*Stated exercise a*: Reproduce the part of the entries that begins with the line containing "From looking at" and continues through the last line of the entries, including both ends.

*Supplied text*:
I've only been scammed once thank god but...it was honestly quite a terrible experience.
Mine happened on Reddit as well. It was before I knew they had a caution/banned list but the user wasn't on it to begin with so it still wouldn't of helped. I was trying to find Punchy and I had Maple moving. A girl posted that she had Punchy and would TT him out in exchange. So I agreed. A few minutes passed and she said he was being difficult and that she would just take Maple and let me know once she finally had Punchy out. Naturally I told her no and that I wasn't going to trade except when able to pick up Punchy immediately after giving her Maple. I was at 10 villagers so I needed someone to take her first for me to get Punchy. So then literally a minute after posting that she says that she got him to ping her and she was all set...I thought it was odd at the time but I know sometimes I've almost given up on TTing villagers to have them ping me the next second...so I gave the benefit of the doubt. She came and got Maple with no Wifi lags or issues at all and of course said she'd open her gate before I ended the session. So as you can imagine I waited all night for hours and never was a gate opened...her 3DS went offline right after she left my town. So I waited till the next morning and of course she still ignored my messages. Finally I sent her a long annoyed message and how it was really low of her since Punchy had a very sentimental value. She came back finally and gave some excuse that she accidentally voided him but I know now she never had him to begin with. Her previous posts when I didn't look to check at the time showed she had promised other people villagers and then voided them somehow supposedly as well. Once her main account was banned by the mods she tried making another to scam people and that was banned as well luckily. Her FC was placed on Reddit's banned list so that's the good news. I also managed to find Punchy on here from a nice user. <333


----------



## Bear_Crossing (Jan 6, 2014)

*Raw data*:
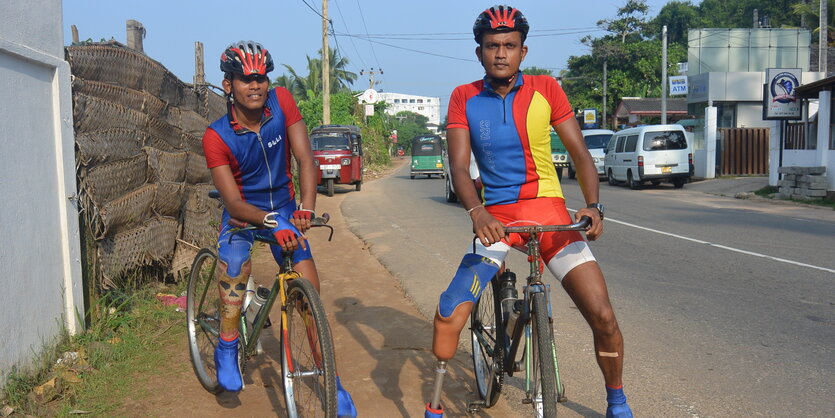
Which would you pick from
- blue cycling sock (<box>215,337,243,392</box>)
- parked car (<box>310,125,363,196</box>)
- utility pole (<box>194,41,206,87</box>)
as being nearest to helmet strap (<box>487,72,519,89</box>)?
blue cycling sock (<box>215,337,243,392</box>)

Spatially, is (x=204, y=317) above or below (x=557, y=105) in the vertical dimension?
below

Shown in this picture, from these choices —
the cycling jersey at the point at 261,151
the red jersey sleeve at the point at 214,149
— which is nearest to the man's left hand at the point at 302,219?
the cycling jersey at the point at 261,151

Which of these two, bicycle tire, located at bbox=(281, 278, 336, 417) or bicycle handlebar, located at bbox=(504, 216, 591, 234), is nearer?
bicycle handlebar, located at bbox=(504, 216, 591, 234)

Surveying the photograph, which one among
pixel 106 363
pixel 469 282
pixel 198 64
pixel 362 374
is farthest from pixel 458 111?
pixel 198 64

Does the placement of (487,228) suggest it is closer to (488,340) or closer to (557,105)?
(557,105)

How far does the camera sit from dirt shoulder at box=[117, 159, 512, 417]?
13.8 feet

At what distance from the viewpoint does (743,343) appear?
5.45 meters

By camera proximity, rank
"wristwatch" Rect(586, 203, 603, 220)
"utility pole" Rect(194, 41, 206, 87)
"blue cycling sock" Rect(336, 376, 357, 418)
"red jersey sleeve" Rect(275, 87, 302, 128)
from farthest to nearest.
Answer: "utility pole" Rect(194, 41, 206, 87)
"red jersey sleeve" Rect(275, 87, 302, 128)
"blue cycling sock" Rect(336, 376, 357, 418)
"wristwatch" Rect(586, 203, 603, 220)

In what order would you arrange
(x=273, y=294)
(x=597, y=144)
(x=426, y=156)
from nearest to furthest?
(x=273, y=294) < (x=597, y=144) < (x=426, y=156)

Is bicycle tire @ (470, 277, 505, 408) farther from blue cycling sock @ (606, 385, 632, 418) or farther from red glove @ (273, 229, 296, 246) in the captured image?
red glove @ (273, 229, 296, 246)

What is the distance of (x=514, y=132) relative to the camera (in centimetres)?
331

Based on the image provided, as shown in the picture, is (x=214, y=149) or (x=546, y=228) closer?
(x=546, y=228)

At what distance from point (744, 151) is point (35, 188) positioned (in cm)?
2778

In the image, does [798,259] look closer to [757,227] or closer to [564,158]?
[757,227]
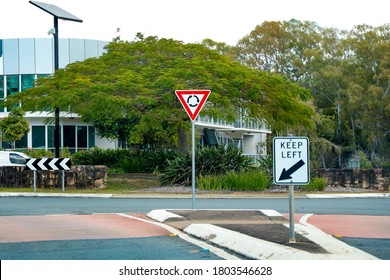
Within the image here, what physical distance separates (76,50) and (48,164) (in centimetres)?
2339

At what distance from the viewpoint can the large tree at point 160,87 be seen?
2877 cm

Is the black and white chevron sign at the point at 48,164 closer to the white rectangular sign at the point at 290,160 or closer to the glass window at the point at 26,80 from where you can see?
the white rectangular sign at the point at 290,160

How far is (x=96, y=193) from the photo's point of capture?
85.9 ft

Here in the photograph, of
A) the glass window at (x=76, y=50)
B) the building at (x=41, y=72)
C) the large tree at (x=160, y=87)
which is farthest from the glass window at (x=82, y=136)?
the large tree at (x=160, y=87)

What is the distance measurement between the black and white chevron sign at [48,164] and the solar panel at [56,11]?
7.34 meters

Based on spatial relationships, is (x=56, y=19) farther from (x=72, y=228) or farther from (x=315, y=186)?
(x=72, y=228)

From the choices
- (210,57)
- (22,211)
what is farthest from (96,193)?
(210,57)

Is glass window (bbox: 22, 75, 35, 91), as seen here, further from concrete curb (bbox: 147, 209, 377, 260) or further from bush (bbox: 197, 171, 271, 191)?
concrete curb (bbox: 147, 209, 377, 260)

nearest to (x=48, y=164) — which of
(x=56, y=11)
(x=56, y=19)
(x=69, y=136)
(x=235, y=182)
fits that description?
(x=235, y=182)

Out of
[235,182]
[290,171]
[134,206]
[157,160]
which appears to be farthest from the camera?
[157,160]

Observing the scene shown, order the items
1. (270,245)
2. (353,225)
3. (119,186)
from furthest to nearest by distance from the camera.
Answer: (119,186) → (353,225) → (270,245)

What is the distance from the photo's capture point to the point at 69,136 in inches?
1940

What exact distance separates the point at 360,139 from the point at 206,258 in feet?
192

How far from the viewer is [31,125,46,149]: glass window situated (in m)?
48.8
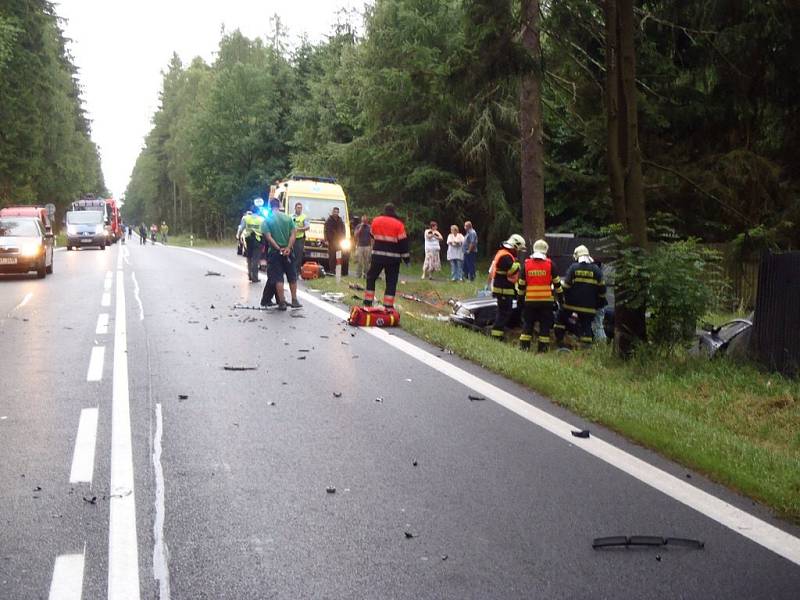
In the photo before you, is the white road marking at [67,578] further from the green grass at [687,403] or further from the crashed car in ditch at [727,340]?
the crashed car in ditch at [727,340]

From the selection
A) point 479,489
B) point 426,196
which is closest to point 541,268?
point 479,489

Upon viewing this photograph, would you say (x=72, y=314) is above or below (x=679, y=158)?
below

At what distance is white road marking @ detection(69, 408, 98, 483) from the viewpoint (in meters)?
5.80

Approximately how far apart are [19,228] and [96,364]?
15.9m

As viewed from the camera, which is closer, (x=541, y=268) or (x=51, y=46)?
(x=541, y=268)

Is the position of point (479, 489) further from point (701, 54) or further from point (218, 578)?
point (701, 54)

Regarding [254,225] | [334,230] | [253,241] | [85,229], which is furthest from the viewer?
[85,229]

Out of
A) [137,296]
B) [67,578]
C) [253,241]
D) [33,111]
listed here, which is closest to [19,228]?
[253,241]

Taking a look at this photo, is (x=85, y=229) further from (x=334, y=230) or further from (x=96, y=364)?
(x=96, y=364)

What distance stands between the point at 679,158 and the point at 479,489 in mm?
18221

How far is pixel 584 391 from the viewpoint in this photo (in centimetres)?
864

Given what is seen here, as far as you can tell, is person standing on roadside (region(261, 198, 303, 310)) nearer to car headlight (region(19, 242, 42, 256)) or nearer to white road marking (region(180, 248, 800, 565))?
white road marking (region(180, 248, 800, 565))

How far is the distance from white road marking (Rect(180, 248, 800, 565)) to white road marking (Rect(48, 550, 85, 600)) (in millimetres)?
3360

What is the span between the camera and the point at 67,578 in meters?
4.11
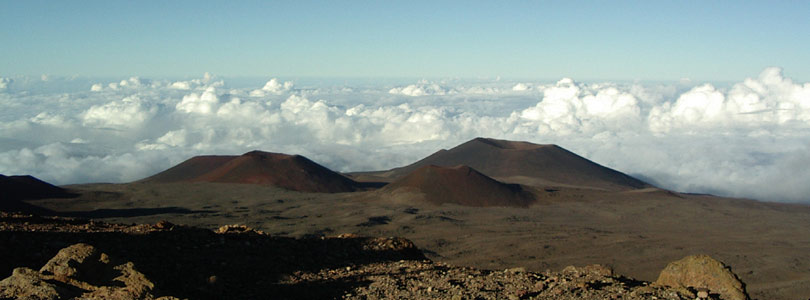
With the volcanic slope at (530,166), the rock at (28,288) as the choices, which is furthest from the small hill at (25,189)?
the rock at (28,288)

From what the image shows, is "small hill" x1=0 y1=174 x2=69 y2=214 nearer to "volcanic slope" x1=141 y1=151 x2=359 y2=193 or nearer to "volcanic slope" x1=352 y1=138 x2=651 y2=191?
"volcanic slope" x1=141 y1=151 x2=359 y2=193

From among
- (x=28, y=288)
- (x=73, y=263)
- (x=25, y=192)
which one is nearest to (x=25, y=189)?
(x=25, y=192)

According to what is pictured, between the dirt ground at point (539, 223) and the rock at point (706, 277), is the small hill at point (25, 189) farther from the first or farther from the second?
the rock at point (706, 277)

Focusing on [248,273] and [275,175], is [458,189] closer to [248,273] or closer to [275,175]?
[275,175]

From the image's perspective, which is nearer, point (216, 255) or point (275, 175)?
point (216, 255)

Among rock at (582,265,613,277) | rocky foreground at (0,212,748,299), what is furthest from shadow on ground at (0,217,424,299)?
rock at (582,265,613,277)

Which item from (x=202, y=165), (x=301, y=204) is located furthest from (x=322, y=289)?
(x=202, y=165)
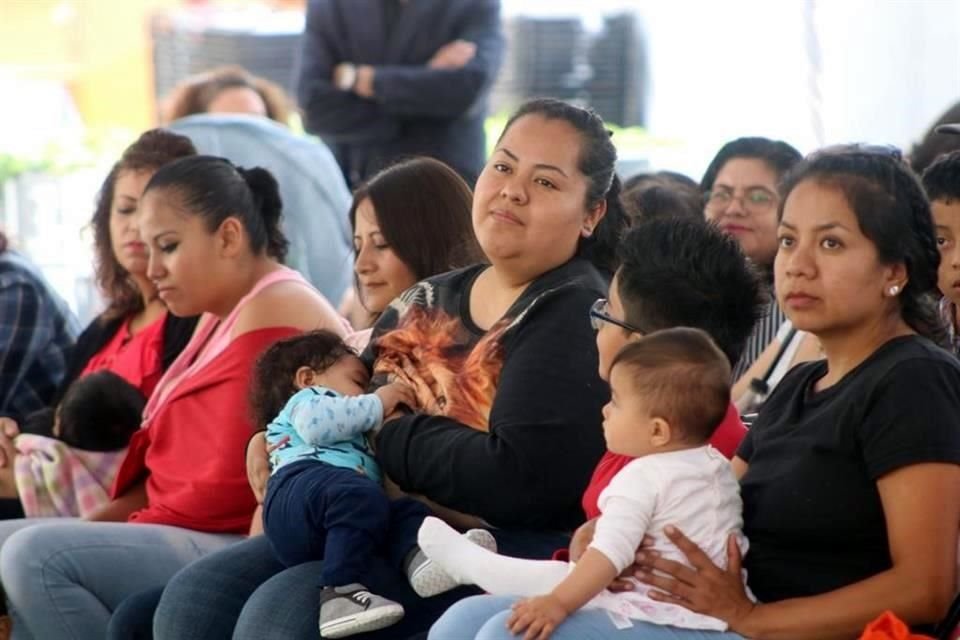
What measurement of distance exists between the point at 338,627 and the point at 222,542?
0.88 metres

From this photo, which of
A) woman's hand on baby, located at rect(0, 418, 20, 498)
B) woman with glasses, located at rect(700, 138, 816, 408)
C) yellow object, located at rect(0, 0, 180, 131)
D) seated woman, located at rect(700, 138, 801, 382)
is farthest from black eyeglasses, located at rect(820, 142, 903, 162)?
yellow object, located at rect(0, 0, 180, 131)

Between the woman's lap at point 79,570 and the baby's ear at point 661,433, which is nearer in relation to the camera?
the baby's ear at point 661,433

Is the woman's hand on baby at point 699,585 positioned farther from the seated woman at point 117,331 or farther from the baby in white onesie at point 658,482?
the seated woman at point 117,331

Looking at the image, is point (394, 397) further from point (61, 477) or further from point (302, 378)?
point (61, 477)

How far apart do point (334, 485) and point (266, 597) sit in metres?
0.24

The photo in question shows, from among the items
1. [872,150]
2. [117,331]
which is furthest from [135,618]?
[872,150]

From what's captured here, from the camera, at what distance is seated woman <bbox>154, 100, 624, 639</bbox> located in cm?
293

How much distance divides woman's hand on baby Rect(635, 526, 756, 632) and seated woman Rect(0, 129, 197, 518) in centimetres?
189

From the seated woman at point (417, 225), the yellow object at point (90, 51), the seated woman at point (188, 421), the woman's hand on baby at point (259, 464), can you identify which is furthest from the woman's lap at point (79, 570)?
the yellow object at point (90, 51)

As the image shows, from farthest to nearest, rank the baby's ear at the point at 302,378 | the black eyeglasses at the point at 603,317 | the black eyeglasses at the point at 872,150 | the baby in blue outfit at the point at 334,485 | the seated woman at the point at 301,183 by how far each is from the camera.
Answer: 1. the seated woman at the point at 301,183
2. the baby's ear at the point at 302,378
3. the baby in blue outfit at the point at 334,485
4. the black eyeglasses at the point at 603,317
5. the black eyeglasses at the point at 872,150

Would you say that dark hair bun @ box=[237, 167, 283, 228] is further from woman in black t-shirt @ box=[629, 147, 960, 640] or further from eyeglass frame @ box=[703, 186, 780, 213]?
woman in black t-shirt @ box=[629, 147, 960, 640]

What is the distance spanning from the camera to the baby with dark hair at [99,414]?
3.95 meters

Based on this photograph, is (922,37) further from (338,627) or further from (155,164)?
(338,627)

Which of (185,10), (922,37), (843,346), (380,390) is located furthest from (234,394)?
(185,10)
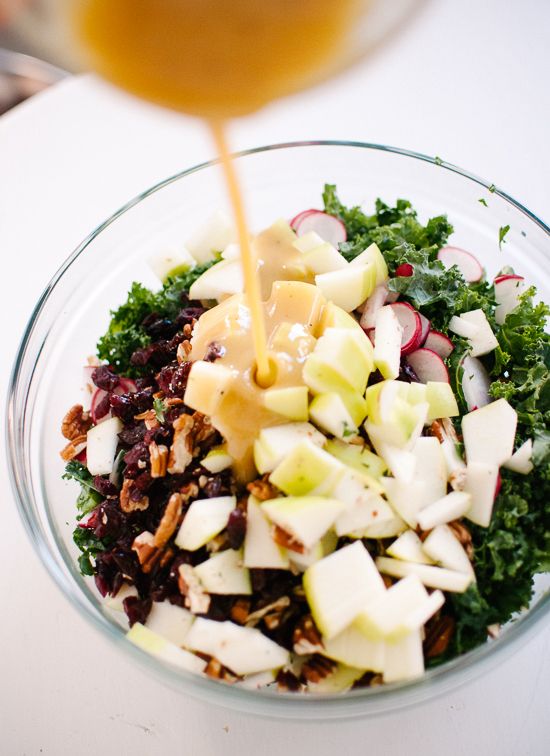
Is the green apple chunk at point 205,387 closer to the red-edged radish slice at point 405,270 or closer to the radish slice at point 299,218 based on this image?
the red-edged radish slice at point 405,270

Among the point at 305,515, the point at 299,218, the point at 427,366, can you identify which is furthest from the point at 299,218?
the point at 305,515

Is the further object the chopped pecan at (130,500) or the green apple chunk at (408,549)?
the chopped pecan at (130,500)

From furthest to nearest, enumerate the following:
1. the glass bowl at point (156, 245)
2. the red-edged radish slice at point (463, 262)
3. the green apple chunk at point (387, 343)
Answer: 1. the red-edged radish slice at point (463, 262)
2. the glass bowl at point (156, 245)
3. the green apple chunk at point (387, 343)

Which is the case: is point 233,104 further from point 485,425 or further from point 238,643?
point 238,643

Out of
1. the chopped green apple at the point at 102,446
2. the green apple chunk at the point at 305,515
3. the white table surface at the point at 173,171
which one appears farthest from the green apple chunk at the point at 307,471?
the white table surface at the point at 173,171

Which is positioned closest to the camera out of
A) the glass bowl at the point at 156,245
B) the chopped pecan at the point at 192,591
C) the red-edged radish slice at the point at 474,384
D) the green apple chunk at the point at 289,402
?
the chopped pecan at the point at 192,591

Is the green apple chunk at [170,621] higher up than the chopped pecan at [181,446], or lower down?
lower down

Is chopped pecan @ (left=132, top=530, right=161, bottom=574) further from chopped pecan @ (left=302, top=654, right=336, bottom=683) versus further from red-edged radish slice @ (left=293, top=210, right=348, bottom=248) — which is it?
red-edged radish slice @ (left=293, top=210, right=348, bottom=248)
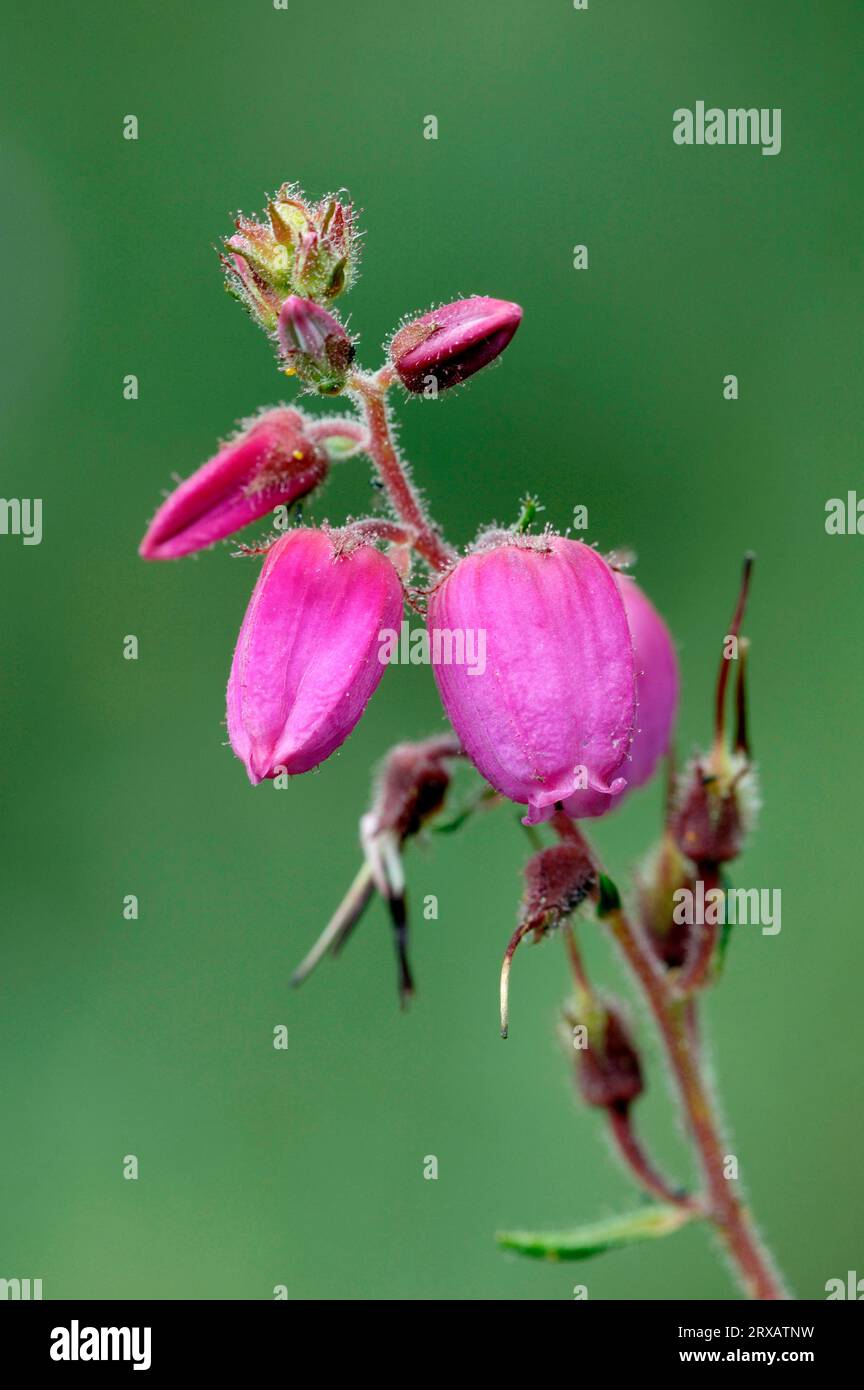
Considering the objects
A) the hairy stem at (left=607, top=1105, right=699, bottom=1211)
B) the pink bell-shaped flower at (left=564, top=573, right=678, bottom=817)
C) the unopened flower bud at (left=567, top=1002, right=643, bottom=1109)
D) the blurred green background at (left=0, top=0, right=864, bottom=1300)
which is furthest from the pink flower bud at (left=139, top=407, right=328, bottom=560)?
the blurred green background at (left=0, top=0, right=864, bottom=1300)

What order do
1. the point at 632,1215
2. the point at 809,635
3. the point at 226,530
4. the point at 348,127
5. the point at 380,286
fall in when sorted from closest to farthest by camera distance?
the point at 226,530 < the point at 632,1215 < the point at 809,635 < the point at 380,286 < the point at 348,127

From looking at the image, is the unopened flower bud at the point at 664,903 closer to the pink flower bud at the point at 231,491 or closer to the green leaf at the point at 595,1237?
the green leaf at the point at 595,1237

*Stated exercise b*: List every abbreviation written in capital letters that appears in the forum post above.

*Task answer a*:
From looking at the image, is the unopened flower bud at the point at 664,903 closer to the pink flower bud at the point at 231,491 or closer to the green leaf at the point at 595,1237?
the green leaf at the point at 595,1237

*Task answer b*: TT, 3DS, FC